Actually, I'm oversimplifying. There's a 1 to many relationship between works and books, aka editions. Then there's a 1 to many relationship between editions and individual LT users' records of _their_ book. The publication data for a book in my LT catalogue has usually been updated to add copyright date; someone else with the same book probably won't have done that. The title for a book I own may have been modified to NOT have its first 20 characters identical to the title associated with some other WORK, to work around the 20 character heuristic. I may well have updated other fields as well, such as indicating that the book is hardcover or paperback. (I also always add the translator for books read in translation, if that name isn't already present; I'm surprised how often that information is missing from the starter data I get from Overcat or similar sources.)
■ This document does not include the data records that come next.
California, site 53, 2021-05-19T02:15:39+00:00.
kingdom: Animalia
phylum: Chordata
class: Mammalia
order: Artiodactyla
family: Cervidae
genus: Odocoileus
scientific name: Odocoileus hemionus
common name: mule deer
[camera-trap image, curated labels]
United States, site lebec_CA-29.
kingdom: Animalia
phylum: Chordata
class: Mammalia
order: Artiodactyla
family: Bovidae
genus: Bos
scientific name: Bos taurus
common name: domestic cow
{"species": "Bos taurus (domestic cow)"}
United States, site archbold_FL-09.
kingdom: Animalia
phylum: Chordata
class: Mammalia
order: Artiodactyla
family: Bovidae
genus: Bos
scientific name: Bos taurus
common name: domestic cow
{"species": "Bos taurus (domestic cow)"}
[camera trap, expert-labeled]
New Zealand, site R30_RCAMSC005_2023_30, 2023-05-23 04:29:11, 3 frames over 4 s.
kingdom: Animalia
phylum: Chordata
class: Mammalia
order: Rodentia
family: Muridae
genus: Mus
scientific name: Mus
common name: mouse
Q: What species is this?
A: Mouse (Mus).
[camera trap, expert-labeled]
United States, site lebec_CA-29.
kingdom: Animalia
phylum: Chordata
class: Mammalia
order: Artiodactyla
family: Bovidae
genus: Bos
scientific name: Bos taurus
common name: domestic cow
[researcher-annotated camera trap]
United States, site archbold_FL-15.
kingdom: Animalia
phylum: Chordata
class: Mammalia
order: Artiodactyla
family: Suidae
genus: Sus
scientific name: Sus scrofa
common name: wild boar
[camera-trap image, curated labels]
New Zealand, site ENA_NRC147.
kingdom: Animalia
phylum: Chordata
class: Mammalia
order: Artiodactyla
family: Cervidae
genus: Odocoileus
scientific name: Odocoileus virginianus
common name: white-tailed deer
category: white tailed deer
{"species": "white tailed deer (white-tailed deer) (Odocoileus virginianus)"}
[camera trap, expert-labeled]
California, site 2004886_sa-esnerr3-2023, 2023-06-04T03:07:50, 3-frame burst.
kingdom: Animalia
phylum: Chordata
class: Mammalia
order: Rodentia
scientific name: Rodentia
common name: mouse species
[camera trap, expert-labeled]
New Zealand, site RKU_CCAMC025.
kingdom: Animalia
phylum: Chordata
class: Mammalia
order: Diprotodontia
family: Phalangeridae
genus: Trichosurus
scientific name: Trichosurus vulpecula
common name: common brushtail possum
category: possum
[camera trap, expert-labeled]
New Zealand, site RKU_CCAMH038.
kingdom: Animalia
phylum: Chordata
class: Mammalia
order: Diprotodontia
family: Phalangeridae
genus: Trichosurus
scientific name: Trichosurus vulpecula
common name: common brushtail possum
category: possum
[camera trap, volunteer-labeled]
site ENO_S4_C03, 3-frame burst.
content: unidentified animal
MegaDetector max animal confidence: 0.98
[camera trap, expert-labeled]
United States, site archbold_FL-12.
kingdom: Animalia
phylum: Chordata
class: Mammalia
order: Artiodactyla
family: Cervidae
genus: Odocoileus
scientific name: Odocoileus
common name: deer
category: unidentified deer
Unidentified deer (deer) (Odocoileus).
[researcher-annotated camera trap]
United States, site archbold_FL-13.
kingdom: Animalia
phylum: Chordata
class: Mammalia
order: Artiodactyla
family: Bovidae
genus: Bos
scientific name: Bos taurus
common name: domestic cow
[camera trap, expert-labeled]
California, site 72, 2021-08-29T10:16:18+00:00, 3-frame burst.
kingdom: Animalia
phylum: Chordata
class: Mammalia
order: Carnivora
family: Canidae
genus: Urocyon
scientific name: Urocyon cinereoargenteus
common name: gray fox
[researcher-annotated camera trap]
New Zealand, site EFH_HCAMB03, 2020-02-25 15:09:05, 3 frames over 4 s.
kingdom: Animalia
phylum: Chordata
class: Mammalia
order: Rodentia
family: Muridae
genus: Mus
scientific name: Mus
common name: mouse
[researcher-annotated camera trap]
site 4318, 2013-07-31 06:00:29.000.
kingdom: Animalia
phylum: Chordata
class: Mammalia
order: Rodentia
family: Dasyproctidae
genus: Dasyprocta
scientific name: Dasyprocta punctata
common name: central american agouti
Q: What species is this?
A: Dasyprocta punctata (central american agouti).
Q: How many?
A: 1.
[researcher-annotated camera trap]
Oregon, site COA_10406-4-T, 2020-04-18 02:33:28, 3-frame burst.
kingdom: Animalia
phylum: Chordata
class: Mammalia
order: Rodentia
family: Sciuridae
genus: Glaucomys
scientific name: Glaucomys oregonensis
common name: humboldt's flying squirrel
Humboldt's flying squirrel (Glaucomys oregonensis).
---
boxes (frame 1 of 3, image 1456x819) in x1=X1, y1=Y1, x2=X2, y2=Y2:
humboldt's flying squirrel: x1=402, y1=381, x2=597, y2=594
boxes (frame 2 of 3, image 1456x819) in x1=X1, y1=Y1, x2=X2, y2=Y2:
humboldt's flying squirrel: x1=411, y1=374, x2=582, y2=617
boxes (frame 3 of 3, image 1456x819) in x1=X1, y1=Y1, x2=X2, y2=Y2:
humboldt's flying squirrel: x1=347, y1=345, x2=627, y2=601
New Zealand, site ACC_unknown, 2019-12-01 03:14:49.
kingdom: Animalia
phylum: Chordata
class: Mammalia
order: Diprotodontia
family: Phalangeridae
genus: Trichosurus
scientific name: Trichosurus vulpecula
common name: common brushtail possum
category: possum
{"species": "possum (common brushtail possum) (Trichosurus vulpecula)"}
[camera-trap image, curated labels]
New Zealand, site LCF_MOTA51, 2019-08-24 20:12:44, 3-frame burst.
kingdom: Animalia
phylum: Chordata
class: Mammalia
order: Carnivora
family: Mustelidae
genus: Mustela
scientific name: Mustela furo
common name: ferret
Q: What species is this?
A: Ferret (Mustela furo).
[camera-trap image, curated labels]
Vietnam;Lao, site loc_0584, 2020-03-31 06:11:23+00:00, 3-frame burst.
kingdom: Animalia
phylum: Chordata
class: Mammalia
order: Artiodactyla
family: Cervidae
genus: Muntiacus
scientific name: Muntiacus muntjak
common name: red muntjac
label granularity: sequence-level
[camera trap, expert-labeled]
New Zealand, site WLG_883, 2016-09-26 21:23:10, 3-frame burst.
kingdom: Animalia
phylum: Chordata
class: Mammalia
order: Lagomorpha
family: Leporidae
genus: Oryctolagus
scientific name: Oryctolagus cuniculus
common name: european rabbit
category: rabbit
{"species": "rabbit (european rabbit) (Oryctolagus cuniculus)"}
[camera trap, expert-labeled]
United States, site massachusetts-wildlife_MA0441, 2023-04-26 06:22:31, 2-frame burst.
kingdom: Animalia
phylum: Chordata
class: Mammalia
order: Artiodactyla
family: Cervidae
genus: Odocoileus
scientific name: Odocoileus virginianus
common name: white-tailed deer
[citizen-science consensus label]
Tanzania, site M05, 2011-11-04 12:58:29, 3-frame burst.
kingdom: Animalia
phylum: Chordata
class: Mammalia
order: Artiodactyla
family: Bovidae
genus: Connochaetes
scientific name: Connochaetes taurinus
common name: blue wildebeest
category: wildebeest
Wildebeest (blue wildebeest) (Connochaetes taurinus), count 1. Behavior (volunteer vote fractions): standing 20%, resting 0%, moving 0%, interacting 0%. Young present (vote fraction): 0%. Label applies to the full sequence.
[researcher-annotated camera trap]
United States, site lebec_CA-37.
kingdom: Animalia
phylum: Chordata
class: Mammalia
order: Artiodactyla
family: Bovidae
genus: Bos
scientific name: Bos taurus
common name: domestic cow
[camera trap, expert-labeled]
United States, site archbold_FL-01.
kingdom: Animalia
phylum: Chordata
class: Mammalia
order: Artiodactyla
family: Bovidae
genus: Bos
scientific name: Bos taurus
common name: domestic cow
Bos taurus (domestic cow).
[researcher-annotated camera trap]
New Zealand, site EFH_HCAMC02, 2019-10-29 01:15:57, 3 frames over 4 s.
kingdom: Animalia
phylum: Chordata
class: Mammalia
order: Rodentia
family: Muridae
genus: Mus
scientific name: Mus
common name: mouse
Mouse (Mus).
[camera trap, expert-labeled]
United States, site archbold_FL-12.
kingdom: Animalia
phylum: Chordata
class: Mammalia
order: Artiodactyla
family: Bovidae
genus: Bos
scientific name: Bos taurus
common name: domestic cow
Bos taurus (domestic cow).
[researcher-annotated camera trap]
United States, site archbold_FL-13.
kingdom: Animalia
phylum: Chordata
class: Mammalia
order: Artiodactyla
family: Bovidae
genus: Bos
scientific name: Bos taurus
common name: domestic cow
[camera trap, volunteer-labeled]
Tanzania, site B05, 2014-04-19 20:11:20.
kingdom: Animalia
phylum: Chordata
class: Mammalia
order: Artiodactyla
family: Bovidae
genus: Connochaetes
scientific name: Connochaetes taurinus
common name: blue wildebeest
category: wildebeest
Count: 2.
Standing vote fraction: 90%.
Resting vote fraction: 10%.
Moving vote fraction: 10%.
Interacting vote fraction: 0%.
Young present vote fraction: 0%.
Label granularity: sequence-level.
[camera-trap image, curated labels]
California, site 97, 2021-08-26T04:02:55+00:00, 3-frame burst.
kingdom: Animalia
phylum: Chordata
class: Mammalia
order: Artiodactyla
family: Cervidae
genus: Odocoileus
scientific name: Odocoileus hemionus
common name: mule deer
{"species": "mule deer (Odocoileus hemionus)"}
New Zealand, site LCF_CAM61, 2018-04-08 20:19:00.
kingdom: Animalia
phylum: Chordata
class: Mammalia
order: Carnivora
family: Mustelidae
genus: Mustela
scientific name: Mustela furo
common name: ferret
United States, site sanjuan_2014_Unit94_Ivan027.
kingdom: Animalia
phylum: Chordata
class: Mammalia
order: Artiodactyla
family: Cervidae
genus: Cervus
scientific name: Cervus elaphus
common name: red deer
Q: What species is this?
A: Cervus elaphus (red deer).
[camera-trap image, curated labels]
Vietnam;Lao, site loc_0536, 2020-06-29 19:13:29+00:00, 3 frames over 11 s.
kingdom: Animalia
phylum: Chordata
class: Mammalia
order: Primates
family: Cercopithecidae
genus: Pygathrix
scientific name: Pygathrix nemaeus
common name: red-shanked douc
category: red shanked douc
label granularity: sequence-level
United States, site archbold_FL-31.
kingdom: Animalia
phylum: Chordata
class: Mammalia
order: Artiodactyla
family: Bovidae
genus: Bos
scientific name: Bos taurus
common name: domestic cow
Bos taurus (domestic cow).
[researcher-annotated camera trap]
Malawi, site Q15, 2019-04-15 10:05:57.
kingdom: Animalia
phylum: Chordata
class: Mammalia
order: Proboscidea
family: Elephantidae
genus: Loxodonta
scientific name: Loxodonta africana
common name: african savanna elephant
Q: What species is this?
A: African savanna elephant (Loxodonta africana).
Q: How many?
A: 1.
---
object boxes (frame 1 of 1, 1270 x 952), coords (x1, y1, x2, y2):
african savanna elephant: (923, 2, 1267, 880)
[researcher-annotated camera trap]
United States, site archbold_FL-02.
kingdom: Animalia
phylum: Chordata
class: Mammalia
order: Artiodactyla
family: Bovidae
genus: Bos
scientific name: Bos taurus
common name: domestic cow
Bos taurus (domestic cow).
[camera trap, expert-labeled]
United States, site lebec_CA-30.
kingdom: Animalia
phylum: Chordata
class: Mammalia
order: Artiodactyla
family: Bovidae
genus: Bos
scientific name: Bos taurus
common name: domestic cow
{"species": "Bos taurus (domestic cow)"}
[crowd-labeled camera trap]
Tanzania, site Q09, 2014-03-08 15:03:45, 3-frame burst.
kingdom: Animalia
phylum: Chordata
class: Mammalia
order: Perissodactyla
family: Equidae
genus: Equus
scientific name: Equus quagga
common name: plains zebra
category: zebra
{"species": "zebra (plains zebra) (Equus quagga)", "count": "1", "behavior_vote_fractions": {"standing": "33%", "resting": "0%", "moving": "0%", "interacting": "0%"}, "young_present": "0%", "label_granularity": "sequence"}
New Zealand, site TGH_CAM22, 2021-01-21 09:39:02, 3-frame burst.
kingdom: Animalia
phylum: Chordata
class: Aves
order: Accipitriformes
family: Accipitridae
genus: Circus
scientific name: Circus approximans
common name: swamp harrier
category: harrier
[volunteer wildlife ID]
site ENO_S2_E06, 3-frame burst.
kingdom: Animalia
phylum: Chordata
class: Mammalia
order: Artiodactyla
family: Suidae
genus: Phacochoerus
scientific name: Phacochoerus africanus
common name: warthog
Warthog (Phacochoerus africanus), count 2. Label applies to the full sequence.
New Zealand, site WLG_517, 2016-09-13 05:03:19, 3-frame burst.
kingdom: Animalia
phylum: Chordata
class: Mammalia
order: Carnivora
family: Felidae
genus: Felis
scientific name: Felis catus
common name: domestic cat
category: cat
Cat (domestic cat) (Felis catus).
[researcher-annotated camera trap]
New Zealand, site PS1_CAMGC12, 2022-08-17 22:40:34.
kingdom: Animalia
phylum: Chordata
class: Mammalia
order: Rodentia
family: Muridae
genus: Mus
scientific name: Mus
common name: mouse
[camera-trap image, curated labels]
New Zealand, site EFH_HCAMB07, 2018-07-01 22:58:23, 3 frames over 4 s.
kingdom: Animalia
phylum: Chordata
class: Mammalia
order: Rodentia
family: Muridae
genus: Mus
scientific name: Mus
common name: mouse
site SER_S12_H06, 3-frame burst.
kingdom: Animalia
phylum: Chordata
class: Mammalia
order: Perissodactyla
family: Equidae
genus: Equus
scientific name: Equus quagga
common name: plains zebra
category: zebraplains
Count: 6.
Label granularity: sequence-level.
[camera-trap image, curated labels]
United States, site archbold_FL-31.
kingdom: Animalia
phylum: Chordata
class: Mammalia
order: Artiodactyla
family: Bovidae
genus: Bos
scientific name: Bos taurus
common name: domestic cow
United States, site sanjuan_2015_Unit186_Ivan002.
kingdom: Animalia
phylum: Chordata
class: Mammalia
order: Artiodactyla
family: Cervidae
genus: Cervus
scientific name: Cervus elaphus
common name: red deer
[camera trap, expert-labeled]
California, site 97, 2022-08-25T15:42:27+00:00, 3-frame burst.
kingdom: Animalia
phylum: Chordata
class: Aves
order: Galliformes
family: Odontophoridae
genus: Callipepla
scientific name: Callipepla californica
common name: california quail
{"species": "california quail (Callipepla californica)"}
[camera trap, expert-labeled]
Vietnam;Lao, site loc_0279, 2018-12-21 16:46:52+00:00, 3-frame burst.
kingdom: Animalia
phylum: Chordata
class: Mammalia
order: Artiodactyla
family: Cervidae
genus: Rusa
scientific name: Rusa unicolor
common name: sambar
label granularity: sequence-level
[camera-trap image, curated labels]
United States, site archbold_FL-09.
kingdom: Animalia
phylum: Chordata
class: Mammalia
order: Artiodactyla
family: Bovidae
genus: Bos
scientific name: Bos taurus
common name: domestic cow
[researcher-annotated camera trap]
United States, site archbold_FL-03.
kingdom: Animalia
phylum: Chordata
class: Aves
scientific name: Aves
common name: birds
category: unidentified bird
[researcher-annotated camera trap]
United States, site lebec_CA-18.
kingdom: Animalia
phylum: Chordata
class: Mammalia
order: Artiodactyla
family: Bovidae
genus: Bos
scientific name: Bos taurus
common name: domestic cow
In a perfect world (that still organized data this way) I could look at other people's "my book" records, and also get summary data about them.

Unfortunately, I can't even look at their book records. (If I could, I could in principle write a web scraper to gather summary data for me - though such a thing would have to be used _very_ sparingly lest it create excessive load on the LT site.)

22ArlieS
Okt. 8, 2023, 1:04 pm

>18 AndreasJ: This suggests that what I want could be phrased as:

LT should guesstimate the OPD from the publication data for all the books in the work. (This would be "green data".) It should then be displayed somewhere that users can easily see without having the work in their LT collection - such as on the Main page for the work.

23ArlieS
Okt. 8, 2023, 1:11 pm

>9 norabelle414: I missed this the first time round. If LT already has this, then it's just a matter of displaying it, and I can stop trying to explain how such an estimate could be made. (Tim's algorithm is sure to be much better than any heuristics I could design.)

In that case, my proposal is "display this estimate on the work's main page". Or possibly, "display the common knowledge OPD, if there is one, and otherwise display this estimate. Also, since this is complicated, explain how this works on a help page easily found when a user clicks 'help' while on the work's main page. Bonus - also explain how to give feedback when you think the estimate is incorrect."

24norabelle414
Nov. 29, 2023, 10:39 am

Closing the loop on this - publication year (whether estimated or CK) is now shown on the author page

25paradoxosalpha
Nov. 29, 2023, 10:45 am

And it allows for sorting by publication year as well! That's great.